(TEXT PROVIDED):
- - -
Xi Particles

The Xi particle (pronounced "ksee," from the Greek letter Ξ) is a baryon, that is, a particle composed of three quarks. It belongs to the family of strange particles because it contains two strange quarks (s).

It is also known as a cascade baryon, since in particle detectors it typically undergoes a sequence of successive decay processes rather than a single transition.

There are two main Xi particles:

$ \Xi^0 $, composed of the quarks (u, s, s), that is, one up quark (u) and two strange quarks (s)
$ \Xi^- $, composed of the quarks (d, s, s), that is, one down quark (d) and two strange quarks (s)

In both cases, the presence of two strange quarks is the defining feature that distinguishes Xi particles from protons and neutrons.

Electric charge

The two Xi particles carry the following electric charges:

$ \Xi^0 $ has electric charge 0
$ \Xi^- $ has electric charge -1

The total electric charge is obtained by summing the charges of the individual quarks.
- - -
(GIVEN INSTRUCTION 1): Name every kind of quark that the text on Xi particles mentions.
(GIVEN INSTRUCTION 2):
Based on the text on Xi particles, is each statement below true? Answer yes or no for each, and quote the words from the text that decide it.
(a) A Xi particle contains two strange quarks.
(b) In particle detectors, a Xi particle usually decays in a single transition.
(c) The total electric charge comes from adding up the charges of the separate quarks.
- - -
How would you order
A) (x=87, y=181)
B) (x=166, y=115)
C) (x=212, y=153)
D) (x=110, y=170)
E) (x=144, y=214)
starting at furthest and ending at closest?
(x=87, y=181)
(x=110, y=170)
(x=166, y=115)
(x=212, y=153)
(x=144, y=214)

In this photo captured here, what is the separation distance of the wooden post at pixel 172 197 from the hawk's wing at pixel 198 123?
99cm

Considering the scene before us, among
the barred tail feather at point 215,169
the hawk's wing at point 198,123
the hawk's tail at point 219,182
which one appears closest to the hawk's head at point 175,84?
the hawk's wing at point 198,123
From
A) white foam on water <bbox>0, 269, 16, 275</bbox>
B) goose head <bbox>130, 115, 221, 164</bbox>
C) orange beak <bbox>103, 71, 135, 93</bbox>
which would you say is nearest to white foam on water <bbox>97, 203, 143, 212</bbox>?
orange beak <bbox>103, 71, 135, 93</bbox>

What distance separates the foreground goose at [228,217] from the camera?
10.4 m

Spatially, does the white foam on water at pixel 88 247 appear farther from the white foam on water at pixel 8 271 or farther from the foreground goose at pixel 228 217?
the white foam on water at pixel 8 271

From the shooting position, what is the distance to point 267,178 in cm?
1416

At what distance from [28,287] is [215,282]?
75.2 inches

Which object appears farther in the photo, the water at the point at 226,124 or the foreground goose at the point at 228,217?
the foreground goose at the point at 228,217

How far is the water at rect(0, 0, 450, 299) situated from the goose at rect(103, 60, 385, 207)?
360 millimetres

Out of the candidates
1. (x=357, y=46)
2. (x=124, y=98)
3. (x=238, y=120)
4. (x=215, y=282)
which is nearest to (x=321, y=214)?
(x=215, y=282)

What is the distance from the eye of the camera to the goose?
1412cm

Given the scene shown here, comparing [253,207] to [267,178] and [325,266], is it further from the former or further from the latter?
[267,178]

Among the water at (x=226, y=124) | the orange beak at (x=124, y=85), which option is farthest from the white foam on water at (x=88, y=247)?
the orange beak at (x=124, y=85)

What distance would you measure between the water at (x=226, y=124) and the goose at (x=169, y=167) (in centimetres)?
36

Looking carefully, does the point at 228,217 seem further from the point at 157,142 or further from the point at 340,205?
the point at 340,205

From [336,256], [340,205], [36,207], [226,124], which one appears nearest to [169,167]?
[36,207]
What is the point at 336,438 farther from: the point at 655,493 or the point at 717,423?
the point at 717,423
- - -
(FULL OUTPUT 1):
- up quark (u)
- down quark (d)
- strange quark (s)

(FULL OUTPUT 2):
(a) Yes: "it contains two strange quarks (s)"
(b) No: "it typically undergoes a sequence of successive decay processes rather than a single transition"
(c) Yes: "The total electric charge is obtained by summing the charges of the individual quarks."